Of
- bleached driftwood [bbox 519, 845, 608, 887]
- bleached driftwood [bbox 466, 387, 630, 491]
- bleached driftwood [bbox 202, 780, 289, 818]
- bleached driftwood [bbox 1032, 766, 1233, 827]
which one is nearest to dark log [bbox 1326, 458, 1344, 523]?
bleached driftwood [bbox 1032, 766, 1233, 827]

* * *

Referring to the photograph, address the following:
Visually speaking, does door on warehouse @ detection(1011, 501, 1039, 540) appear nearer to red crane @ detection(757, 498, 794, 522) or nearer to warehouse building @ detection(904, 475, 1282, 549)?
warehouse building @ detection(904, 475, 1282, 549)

* * *

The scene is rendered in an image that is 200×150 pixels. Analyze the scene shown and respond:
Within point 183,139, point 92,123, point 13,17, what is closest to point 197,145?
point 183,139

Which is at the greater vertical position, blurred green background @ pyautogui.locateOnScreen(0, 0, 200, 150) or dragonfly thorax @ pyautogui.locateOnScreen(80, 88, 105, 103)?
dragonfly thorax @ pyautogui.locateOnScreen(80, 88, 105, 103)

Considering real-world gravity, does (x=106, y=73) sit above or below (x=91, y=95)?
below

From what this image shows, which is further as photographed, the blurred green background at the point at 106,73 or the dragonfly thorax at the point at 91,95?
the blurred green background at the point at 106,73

What to do: Echo the lines of data above that run from the line containing "Referring to the" through the line containing "Visually speaking, does", both included. Copy only those lines, unchanged.

Expected output:
Referring to the photograph, address the following:
Visually speaking, does door on warehouse @ detection(1011, 501, 1039, 540) appear nearer to red crane @ detection(757, 498, 794, 522) or nearer to warehouse building @ detection(904, 475, 1282, 549)?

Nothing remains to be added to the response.